"""

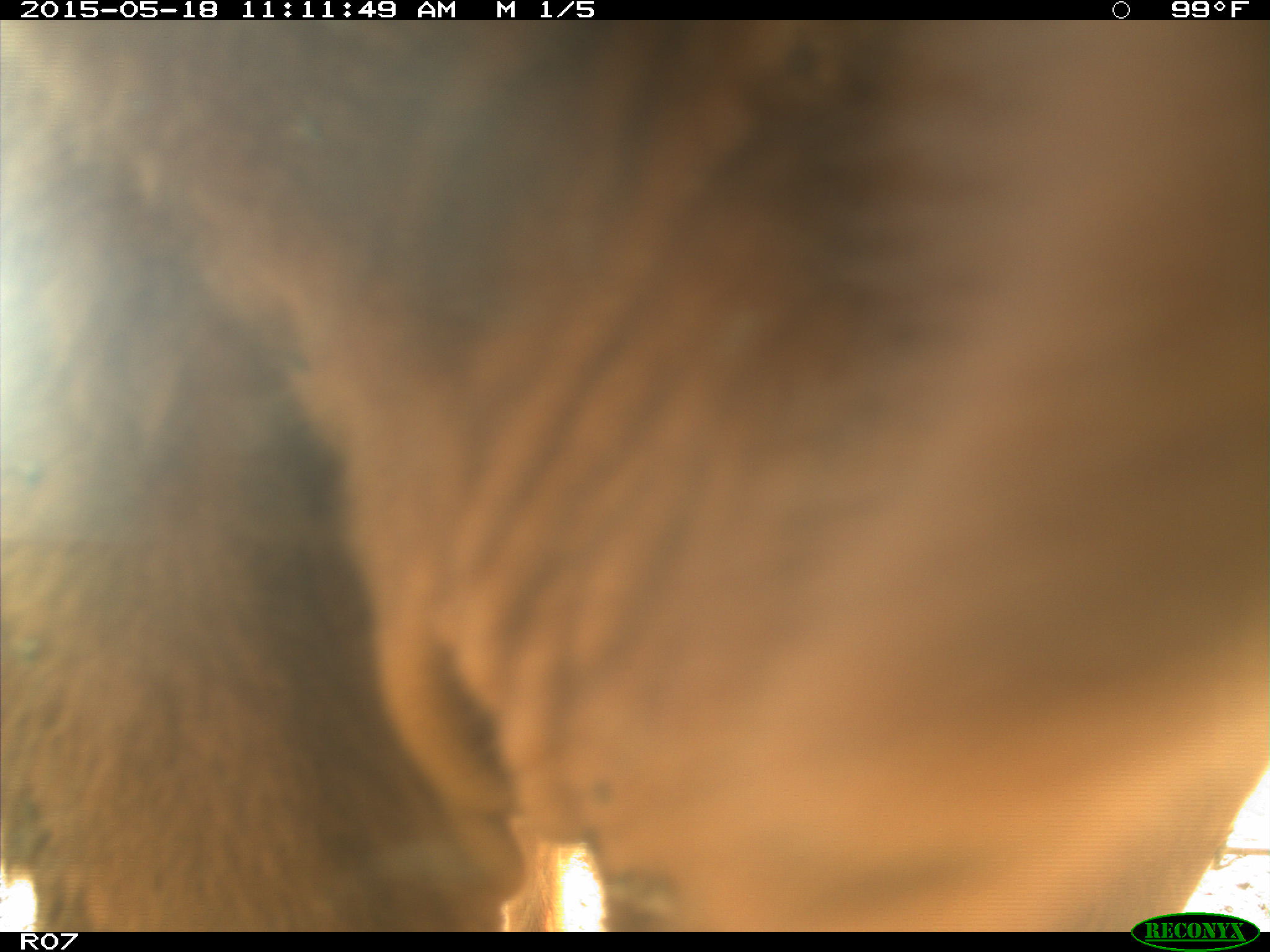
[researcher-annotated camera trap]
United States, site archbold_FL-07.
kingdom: Animalia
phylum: Chordata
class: Mammalia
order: Artiodactyla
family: Bovidae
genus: Bos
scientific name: Bos taurus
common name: domestic cow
Bos taurus (domestic cow).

"""

* **Exercise details**: From the line with "class: Mammalia" to the last line of the material, give every line again exactly, and only those lines.

* **Written reply**:
class: Mammalia
order: Artiodactyla
family: Bovidae
genus: Bos
scientific name: Bos taurus
common name: domestic cow
Bos taurus (domestic cow).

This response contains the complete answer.